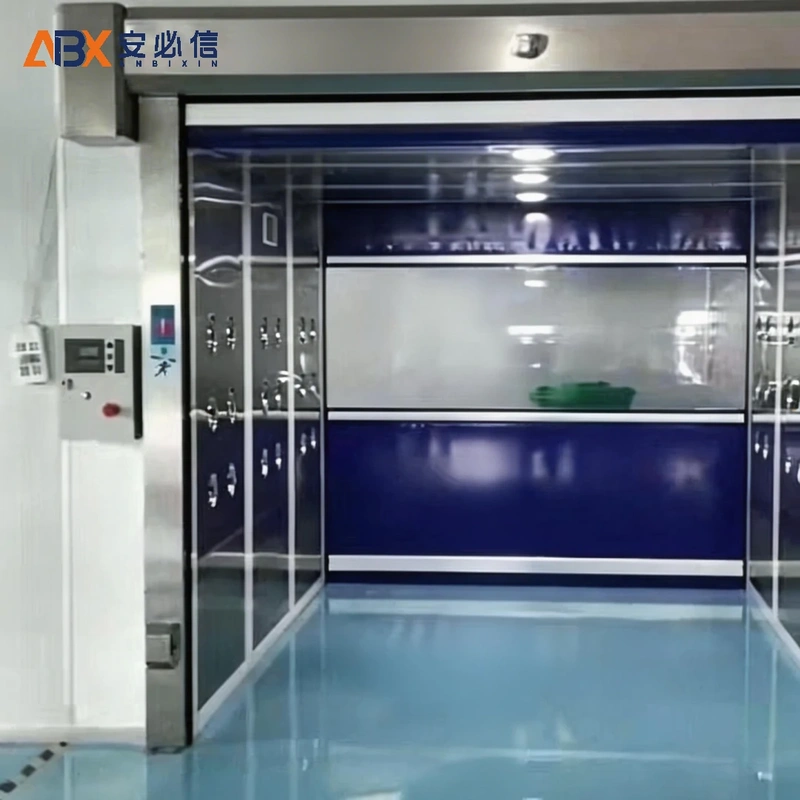金华市软质快速门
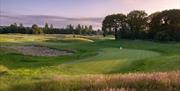 Golf course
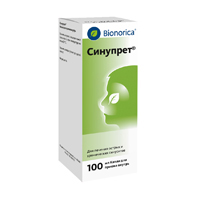 Синупрет капли внутр. 100мл №1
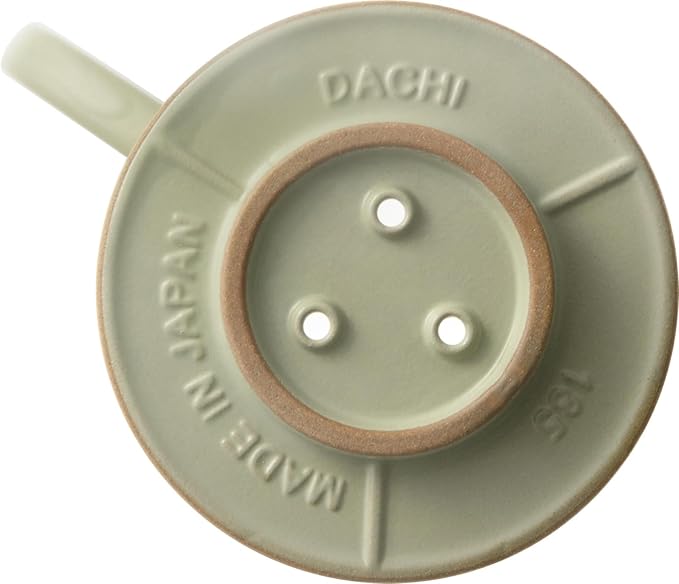 Carita Coffee Dripper Mino Ware High Heat Retention Pottery For 2-4 People DACHI &amp Kalita Pistachio #02109 Wave Series Made in Japan Drip Equipment For 2 People For 4 Cups Porcelain Stylish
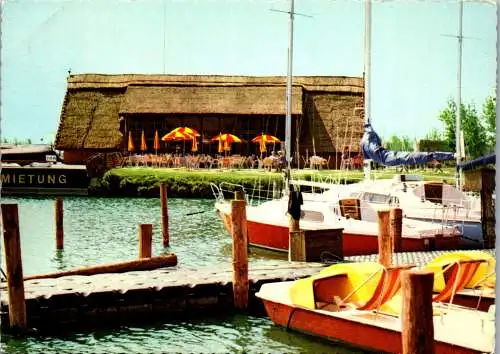 49586 - Burgenland - Purbach , Csarda Restaurant , Neusiedlersee - gelaufen 1989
----
_What is needed:_
Set down exactly the lines of the entries above from the one holding "Carita Coffee Dripper" through the last one, including both, with the pictures left out.

_Result:_
 Carita Coffee Dripper Mino Ware High Heat Retention Pottery For 2-4 People DACHI &amp Kalita Pistachio #02109 Wave Series Made in Japan Drip Equipment For 2 People For 4 Cups Porcelain Stylish
 49586 - Burgenland - Purbach , Csarda Restaurant , Neusiedlersee - gelaufen 1989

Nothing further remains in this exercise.